>> start
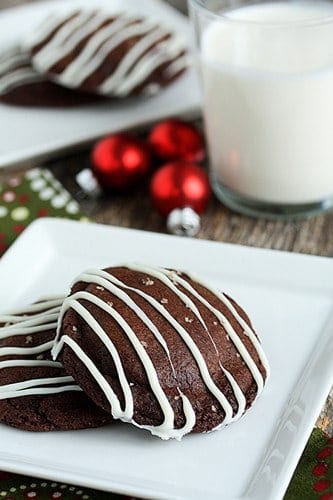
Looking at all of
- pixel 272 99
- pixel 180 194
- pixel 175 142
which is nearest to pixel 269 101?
pixel 272 99

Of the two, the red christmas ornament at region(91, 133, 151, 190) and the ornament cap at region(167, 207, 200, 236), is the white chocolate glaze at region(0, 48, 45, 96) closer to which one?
the red christmas ornament at region(91, 133, 151, 190)

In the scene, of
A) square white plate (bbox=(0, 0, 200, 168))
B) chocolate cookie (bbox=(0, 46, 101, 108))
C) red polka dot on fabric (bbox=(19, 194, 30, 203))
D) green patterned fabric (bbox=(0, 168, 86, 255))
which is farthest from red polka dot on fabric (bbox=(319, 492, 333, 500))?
chocolate cookie (bbox=(0, 46, 101, 108))

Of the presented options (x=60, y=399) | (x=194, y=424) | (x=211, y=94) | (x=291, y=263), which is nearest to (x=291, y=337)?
(x=291, y=263)

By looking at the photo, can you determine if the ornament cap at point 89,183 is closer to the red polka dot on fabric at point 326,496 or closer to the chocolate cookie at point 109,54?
the chocolate cookie at point 109,54

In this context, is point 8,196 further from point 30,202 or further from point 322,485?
point 322,485

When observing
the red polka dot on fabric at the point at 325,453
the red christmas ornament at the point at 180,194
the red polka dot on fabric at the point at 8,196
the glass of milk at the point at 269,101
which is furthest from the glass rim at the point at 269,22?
the red polka dot on fabric at the point at 325,453

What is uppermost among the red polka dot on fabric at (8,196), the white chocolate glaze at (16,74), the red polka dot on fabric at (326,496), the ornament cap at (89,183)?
the red polka dot on fabric at (326,496)
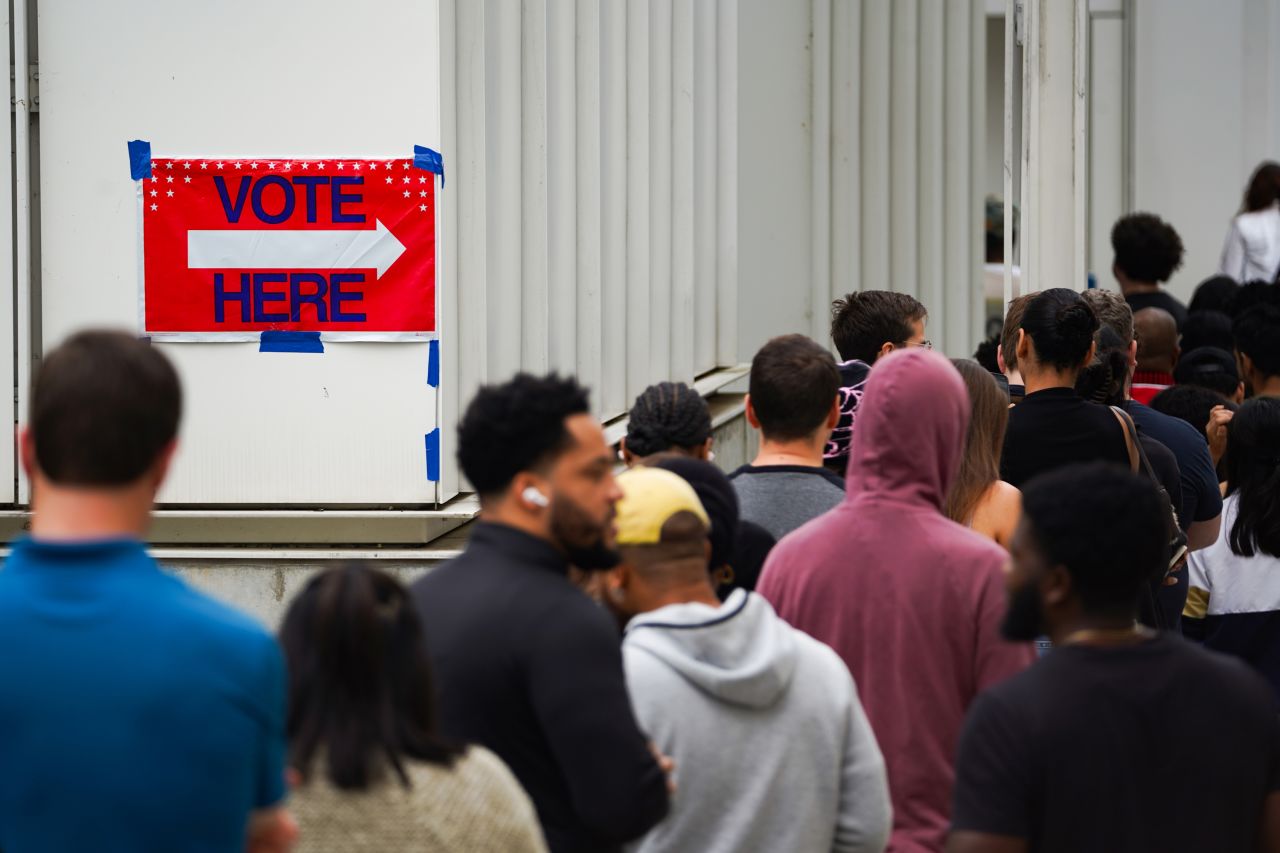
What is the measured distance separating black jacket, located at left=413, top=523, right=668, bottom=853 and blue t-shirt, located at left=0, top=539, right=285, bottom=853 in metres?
0.51

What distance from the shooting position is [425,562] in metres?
6.38

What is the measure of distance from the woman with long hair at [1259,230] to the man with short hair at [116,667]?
9.38 metres

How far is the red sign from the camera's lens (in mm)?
6383

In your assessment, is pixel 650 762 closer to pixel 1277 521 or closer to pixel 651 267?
pixel 1277 521

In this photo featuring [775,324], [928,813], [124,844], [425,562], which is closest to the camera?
[124,844]

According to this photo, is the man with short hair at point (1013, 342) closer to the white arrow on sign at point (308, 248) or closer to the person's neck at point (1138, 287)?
the white arrow on sign at point (308, 248)

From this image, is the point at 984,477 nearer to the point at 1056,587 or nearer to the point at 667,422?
the point at 667,422

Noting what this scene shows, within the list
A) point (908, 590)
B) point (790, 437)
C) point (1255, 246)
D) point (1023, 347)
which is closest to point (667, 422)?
Answer: point (790, 437)

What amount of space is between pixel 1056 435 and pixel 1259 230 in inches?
253

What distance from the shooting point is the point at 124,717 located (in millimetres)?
2119

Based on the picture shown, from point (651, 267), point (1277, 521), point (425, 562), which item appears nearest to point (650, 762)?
point (1277, 521)

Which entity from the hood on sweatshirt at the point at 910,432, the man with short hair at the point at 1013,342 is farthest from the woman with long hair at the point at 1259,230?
the hood on sweatshirt at the point at 910,432

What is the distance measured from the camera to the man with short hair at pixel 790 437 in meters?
4.29

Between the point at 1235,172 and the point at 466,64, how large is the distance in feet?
28.0
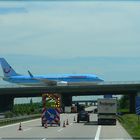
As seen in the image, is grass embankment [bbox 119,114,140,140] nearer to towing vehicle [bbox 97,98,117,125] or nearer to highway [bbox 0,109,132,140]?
highway [bbox 0,109,132,140]

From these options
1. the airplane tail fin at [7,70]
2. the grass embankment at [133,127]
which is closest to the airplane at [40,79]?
the airplane tail fin at [7,70]

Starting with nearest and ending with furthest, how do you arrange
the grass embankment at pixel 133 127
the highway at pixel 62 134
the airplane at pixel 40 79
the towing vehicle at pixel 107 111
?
the highway at pixel 62 134 < the grass embankment at pixel 133 127 < the towing vehicle at pixel 107 111 < the airplane at pixel 40 79

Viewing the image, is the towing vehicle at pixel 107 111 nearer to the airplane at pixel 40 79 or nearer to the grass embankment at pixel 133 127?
the grass embankment at pixel 133 127

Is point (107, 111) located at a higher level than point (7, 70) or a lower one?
lower

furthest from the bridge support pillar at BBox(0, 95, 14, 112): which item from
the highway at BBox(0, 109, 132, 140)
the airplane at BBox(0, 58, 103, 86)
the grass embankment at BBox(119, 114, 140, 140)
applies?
the highway at BBox(0, 109, 132, 140)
>> end
Transcribe the lines word for word, starting with the line that contains "Of the presented" and going on through the line that contains "9.38 metres", with both of those lines included. Leave the pictures out of your answer.

__Task solution__:
Of the presented options (x=60, y=399) | (x=194, y=424) | (x=211, y=94) | (x=291, y=263), which is nearest to (x=291, y=337)?
(x=291, y=263)

By looking at the photo, can you determine if the ornament cap at point 89,183 is closer to the red polka dot on fabric at point 326,496 or closer to the chocolate cookie at point 109,54?
the chocolate cookie at point 109,54

In this context, is point 8,196 further from point 30,202 or further from point 322,485?
point 322,485

When observing
the red polka dot on fabric at the point at 325,453
the red christmas ornament at the point at 180,194
the red polka dot on fabric at the point at 8,196
the glass of milk at the point at 269,101
which is furthest from the glass rim at the point at 269,22?
the red polka dot on fabric at the point at 325,453

What is uppermost among the red polka dot on fabric at (8,196), the white chocolate glaze at (16,74), the red polka dot on fabric at (326,496), the ornament cap at (89,183)?
the red polka dot on fabric at (326,496)
What is the measured distance separating black jacket, located at left=413, top=523, right=668, bottom=853 and blue t-shirt, located at left=0, top=539, right=285, bottom=853 in metres?
0.51

What distance from the shooting position is [425,562] in metres?
6.38

What is the measure of distance from the woman with long hair at [1259,230] to the man with short hair at [116,667]?
9.38 metres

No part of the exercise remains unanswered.